## Exercise goal
In the passage on dating below, what does the writer call herself when describing how she responds to men on a first meeting?

## Source passage
%%
I've always been curious about this aspect of dating, because very few
women have comparable experiences. With some dates, the knowledge is
immediate and instinctual. With other dates, months may pass before the
endearing nature of his laugh, his smile, his character becomes apparent.
I know that I am a slow warmer. I am wary when I meet a man for the first
time. I am dubious of his intentions. I read innuendo where none was
intended. It takes me time to let down my guard.
It's not because I'm naturally a suspicious person. It's because, in the
realm of relationships, I've been burned enough by bad apples.
I'm representative of most women my age. By one's thirties, one has
experienced enough bad relationships to associate the dualities of pain
and pleasure with a man. One is never sure how much to trust.
But this isn't natural.
Twenty years ago, I loved all boys. I played with them innocently and
full-heartedly. Boys were my playmates, my cohorts in crime, and my
teammates for games. I could think no evil of boys. Their strange
preferences for dirt, body odor, cars, and constrictive underpants were
simply idiosyncrasies of fascinating playmates.
As I grew older, I realized that boys could no longer be trusted to play
innocently with me. My first two male friends in college were cool--a jazz
musician and an Apple Mac gamer--until I realized they "liked"
%%
## Dataset rows
%%
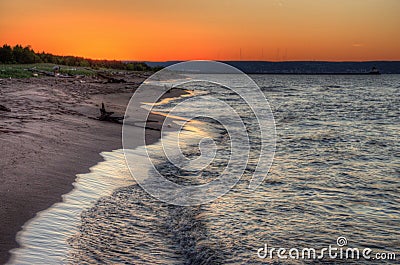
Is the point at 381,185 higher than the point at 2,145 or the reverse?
the reverse

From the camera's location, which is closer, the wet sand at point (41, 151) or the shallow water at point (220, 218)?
the shallow water at point (220, 218)

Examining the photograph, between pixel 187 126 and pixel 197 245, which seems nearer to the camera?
pixel 197 245

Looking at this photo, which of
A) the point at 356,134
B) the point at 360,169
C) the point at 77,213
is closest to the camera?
the point at 77,213

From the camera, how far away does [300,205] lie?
951 cm

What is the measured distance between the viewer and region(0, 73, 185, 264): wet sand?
7.65 m

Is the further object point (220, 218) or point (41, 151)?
point (41, 151)

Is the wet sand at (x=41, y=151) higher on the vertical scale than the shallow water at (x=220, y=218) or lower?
higher

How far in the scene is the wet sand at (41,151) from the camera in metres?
7.65

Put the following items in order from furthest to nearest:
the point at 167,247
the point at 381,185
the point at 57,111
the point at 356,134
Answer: the point at 356,134
the point at 57,111
the point at 381,185
the point at 167,247

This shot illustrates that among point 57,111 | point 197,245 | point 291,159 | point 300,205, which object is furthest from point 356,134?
point 197,245

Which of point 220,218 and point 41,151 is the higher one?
point 41,151

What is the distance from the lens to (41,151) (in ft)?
39.6

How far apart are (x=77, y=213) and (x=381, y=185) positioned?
8965mm

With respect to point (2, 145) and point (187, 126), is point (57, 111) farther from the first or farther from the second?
point (2, 145)
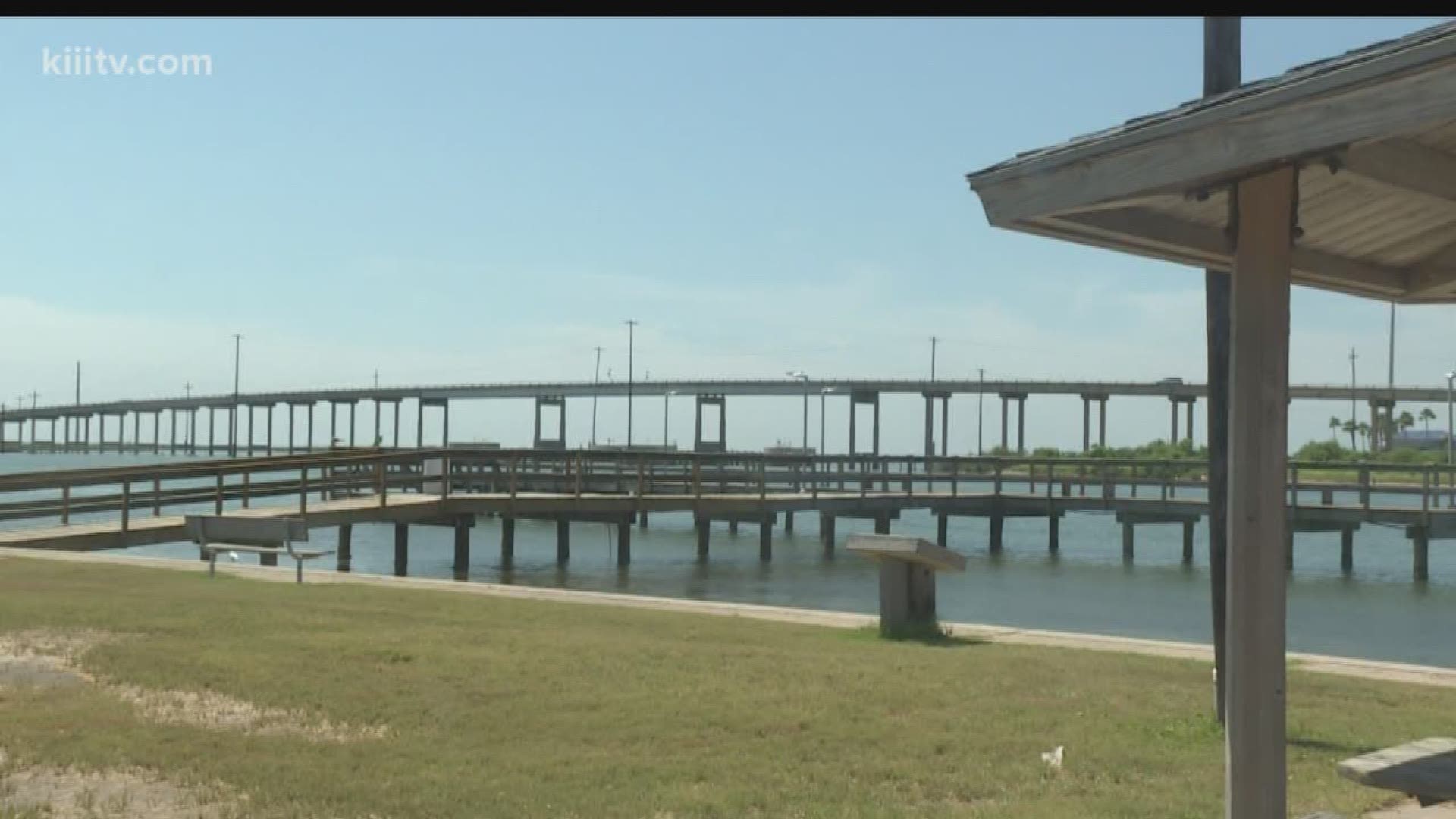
%%
## Correct answer
A slow warmer.